Requirements ->
1. Answer these questions from the post on Hegel and consciousness.
(a) Who wrote the summary of the Phenomenology of Mind that the post recommends?
(b) Roughly how many pages long is that summary?
(c) Over which sky does the post's comparison cloud pass?
2. In one to three sentences, explain why the post on Hegel and consciousness says that wrestling with consciousness meets humans' most basic yearning.
3. Reproduce part of the post on Hegel and consciousness. Begin at the words "Georg Wilhelm Friedrich" and stop after "of human consciousness.".

Extract provided ->
════════════════════

Wednesday, March 09, 2005

Hegel Writes Again!

Hegel and Consciousness

Georg Wilhelm Friedrich Hegel’s Phenomenology of Mind is considered as one of the greatest works on philosophy, and more pointedly on consciousness. This work is most beautifully summarised by Paul Trejo (See http://eserver.org/philosophy/hegel-summary.html). In ten-odd pages Trejo captures for the impatient reader the essence of Hegel’s tracking of human consciousness.

Wrestling with consciousness meets humans' most basic yearning. It explains why things are and it point out how things should be. It grounds us in reality while it points us to the grandeur of human thoughts and human potentialities.

Inquiry into consciousness also halts us to make us ponder of the limitations of thought and asks us to seek meaning in experiences. Then suddenly, it questions the wisdom of experience too and throws us back to realm of human imagination. It plays ping pong with us. It argues for the past and yet gives us an inkling of how pregnant with possibilities the future is. In short, wrestling with consciousness makes us go in all directions and finally makes us settle for one direction to explain ourselves and the world around us. But we know that this explanation is as ephemeral and tentative as a cloud that passes over the hot April sky in the Indian Plains never to give a drop of water... but that would return a few months later with abundant outpouring of tiring rain.

Evolution of consciousness cannot be chronologically ordered. Hegel never attempted to do this. But he wove into his writing the consciousness of the coexistence of the enlightened and of the commoner at any point in time. Yet Hegel showed a semi-historical sensibility. It appears that he thought that “the finest consciousness that human are capable of has already been conceived or “conscioussed” yet the movement of human consciousness is a grand evolutionary process.

════════════════════

Information supplied ->
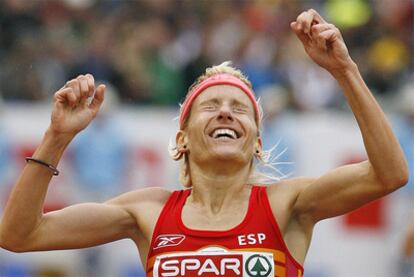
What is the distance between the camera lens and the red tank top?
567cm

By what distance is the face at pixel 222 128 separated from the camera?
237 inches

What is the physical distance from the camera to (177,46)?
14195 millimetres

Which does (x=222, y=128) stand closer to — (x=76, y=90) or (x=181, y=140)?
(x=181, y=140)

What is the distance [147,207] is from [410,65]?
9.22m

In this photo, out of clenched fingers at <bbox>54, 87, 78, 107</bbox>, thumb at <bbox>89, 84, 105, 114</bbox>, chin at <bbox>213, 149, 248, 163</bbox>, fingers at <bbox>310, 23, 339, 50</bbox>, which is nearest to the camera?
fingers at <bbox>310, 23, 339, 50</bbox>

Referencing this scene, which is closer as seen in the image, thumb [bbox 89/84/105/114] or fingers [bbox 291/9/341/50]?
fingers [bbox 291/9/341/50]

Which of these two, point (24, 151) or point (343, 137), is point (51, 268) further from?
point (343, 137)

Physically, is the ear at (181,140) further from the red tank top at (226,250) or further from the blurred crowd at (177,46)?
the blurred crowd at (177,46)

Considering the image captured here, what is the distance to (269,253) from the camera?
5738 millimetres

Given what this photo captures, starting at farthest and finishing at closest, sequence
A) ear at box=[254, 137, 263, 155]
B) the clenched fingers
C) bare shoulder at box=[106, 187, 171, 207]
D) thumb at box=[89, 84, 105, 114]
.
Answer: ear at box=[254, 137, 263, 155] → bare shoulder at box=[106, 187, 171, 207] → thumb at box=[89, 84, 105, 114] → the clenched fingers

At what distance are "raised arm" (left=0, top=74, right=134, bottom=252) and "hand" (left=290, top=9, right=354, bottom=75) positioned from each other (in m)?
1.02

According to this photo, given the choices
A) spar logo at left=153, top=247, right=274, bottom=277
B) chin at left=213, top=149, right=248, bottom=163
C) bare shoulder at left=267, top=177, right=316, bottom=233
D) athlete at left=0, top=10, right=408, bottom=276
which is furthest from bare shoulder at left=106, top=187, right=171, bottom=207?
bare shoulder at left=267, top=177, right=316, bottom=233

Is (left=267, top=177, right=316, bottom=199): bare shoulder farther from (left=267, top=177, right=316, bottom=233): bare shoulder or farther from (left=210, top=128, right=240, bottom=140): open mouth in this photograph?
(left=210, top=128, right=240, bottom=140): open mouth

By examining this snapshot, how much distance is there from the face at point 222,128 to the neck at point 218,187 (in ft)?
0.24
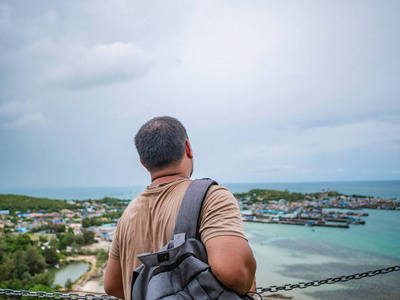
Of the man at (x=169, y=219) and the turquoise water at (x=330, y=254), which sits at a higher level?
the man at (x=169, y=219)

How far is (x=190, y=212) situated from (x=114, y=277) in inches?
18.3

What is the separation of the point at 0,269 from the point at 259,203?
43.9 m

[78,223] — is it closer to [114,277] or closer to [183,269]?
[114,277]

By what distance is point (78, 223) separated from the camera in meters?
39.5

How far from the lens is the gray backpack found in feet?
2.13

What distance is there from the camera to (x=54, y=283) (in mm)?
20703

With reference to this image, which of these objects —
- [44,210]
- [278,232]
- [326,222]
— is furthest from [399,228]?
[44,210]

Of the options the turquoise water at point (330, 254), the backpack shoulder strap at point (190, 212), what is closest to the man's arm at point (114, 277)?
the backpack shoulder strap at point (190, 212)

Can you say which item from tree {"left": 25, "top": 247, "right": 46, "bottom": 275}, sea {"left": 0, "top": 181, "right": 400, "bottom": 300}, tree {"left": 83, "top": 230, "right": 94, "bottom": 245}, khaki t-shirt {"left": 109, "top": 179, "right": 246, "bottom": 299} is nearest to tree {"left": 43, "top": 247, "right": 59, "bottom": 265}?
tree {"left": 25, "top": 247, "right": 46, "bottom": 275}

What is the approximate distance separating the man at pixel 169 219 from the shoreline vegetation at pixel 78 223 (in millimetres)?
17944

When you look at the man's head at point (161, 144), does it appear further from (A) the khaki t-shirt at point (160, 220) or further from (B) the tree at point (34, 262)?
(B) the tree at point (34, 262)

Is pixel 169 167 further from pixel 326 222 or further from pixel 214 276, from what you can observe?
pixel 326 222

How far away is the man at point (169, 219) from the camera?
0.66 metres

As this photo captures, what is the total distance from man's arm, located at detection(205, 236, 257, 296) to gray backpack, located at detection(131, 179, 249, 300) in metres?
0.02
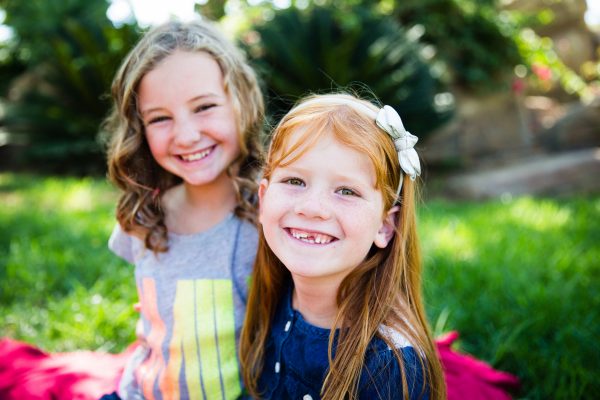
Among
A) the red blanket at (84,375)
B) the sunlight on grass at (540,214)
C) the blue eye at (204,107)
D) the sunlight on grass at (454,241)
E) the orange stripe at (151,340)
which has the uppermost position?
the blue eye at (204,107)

════════════════════

Answers provided ->
1.
(a) Paul Trejo
(b) Ten-odd pages
(c) The hot April sky in the Indian Plains

2. It meets that yearning because it explains why things are and points out how things should be. It also grounds us in reality while pointing us to the grandeur of human thoughts and human potentialities.

3.
Georg Wilhelm Friedrich Hegel’s Phenomenology of Mind is considered as one of the greatest works on philosophy, and more pointedly on consciousness. This work is most beautifully summarised by Paul Trejo (See http://eserver.org/philosophy/hegel-summary.html). In ten-odd pages Trejo captures for the impatient reader the essence of Hegel’s tracking of human consciousness.